After we quantified and analysed the lncRNA expression, we wanted to see if this change could be a consequence of changed DNA methylation pattern. Methylation status of LOC285758 promoter was determined for individual sample from a subset of 125 samples with sufficient DNA concentration and quality. We compared sample’s normalized and melting curve compared to fully methylated and fully unmethylated control. Fifty-one percent (64/125) of samples were methylated and we found methylation status to be inversely associated with LOC285758 expression (Figure 3A) (rs= -0.455, p < 0.001).
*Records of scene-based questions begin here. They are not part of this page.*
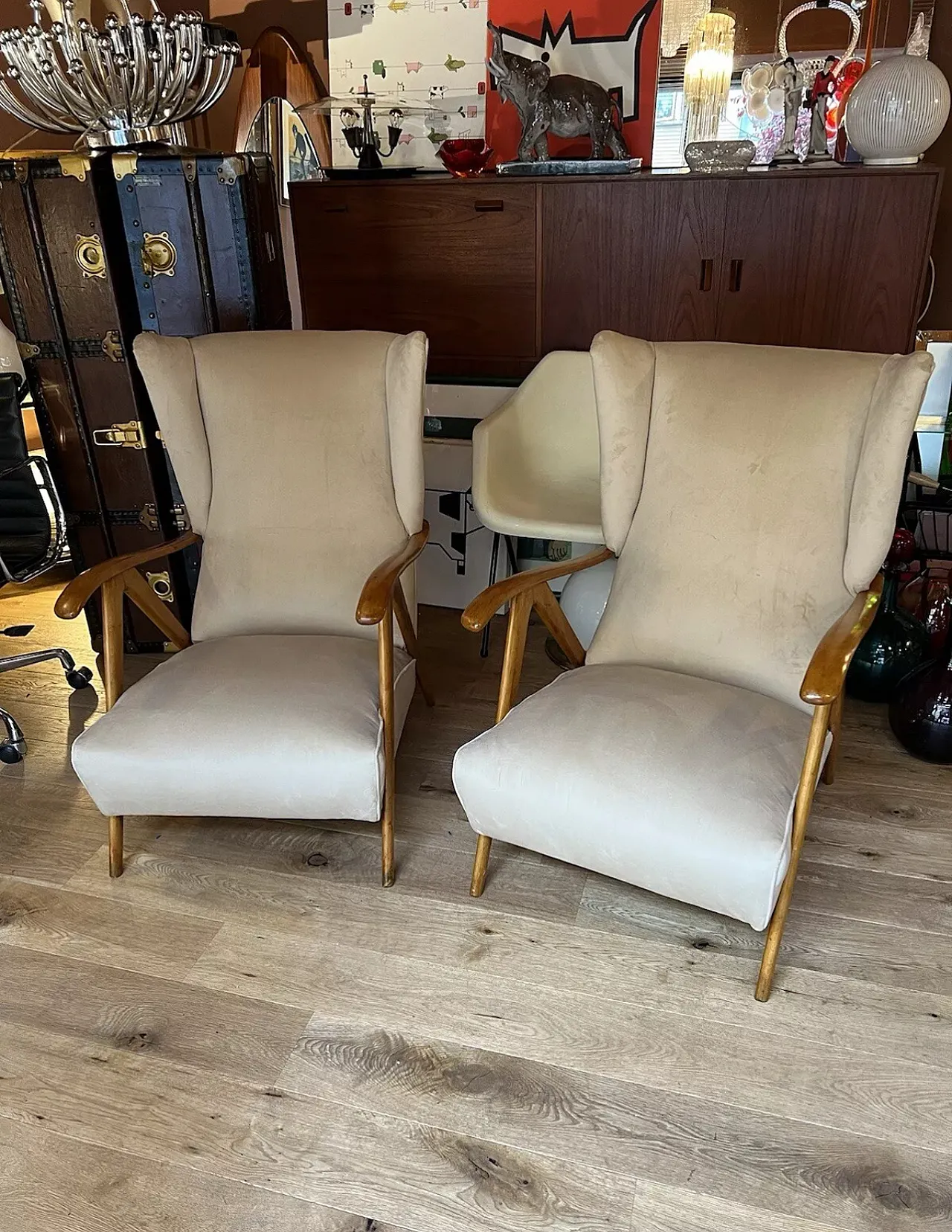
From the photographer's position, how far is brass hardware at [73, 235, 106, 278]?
2.34 metres

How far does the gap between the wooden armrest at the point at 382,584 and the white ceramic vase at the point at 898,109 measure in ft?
5.29

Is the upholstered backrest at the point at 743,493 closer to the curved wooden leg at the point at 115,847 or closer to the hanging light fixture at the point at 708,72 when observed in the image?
the curved wooden leg at the point at 115,847

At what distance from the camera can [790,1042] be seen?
155 cm

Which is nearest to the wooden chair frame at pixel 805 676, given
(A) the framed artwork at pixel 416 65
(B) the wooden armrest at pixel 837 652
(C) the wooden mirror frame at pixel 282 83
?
(B) the wooden armrest at pixel 837 652

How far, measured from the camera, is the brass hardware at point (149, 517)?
2.63 metres

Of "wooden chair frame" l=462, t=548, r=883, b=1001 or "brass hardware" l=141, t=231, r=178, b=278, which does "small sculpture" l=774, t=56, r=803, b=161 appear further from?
"brass hardware" l=141, t=231, r=178, b=278

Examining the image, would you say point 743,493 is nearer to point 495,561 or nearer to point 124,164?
point 495,561

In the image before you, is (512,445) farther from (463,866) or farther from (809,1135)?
(809,1135)

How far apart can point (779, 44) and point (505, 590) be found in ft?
6.67

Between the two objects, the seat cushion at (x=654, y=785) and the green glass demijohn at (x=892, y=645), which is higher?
the seat cushion at (x=654, y=785)

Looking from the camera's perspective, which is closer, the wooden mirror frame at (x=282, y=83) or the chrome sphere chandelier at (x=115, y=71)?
the chrome sphere chandelier at (x=115, y=71)

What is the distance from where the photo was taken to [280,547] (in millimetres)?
2137

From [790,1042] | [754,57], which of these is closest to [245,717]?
[790,1042]

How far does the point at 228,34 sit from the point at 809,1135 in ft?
8.88
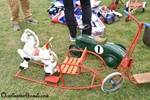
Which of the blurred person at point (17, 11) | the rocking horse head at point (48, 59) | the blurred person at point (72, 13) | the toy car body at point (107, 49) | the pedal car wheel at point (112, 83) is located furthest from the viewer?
the blurred person at point (17, 11)

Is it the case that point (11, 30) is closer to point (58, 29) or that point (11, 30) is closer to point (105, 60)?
point (58, 29)

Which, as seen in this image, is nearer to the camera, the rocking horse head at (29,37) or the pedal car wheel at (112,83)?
the pedal car wheel at (112,83)

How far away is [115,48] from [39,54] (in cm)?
85

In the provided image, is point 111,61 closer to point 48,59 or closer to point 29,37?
point 48,59

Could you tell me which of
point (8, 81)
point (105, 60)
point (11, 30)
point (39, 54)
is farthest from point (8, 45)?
point (105, 60)

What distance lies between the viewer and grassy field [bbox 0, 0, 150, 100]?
1.99 metres

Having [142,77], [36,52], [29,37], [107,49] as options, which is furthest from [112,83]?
[29,37]

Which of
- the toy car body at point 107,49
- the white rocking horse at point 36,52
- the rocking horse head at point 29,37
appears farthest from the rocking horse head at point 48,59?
the toy car body at point 107,49

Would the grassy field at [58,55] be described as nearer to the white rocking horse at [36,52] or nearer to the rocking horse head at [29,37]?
the white rocking horse at [36,52]

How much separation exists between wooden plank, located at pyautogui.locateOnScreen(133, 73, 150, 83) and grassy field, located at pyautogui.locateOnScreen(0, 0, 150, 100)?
9 centimetres

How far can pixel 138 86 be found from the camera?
6.75ft

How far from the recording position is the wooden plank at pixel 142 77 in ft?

We also compared normalized curves of tumour samples and control pools. LOC285758 promoter was shown as methylated in control pools (normal brain), but hypo-methylated against positive control, and 87% (109/125) of tumour samples were hypo-methylated or unmethylated in regard to normal brain. Further analysis, regarding the glioma subtype (Figure 3C), showed astrocytoma of WHO grades I-III are methylated in 96% of samples, whereas astrocytoma of grade IV, i.e. GBM showed high percent of unmethylated cases (57% of secondary GBM (12/21) and 77% of primary GBM (20/26)). Cases of oligodendroglioma were unmethylated in 75% (21/28), whereas oligoastrocytoma were unmethylated in 44% (8/18) (Figure 3C). Also, classifying samples upon WHO grade showed tumours of lower grades are largely methylated (Figure 3B).
Figure 3

Scatter plots showing (A) LOC285758 expression (qPCR) in association to methylation status. Unmethylated samples showed higher expression levels compared to methylated ones. (B) LOC285758 expression and promoter methylation status significantly differ regarding the WHO malignancy grade and (C) glioma subtype, especially comparing astrocytoma grade I-III (all samples were methylated) to grade IV (GBMs were largely unmethylated).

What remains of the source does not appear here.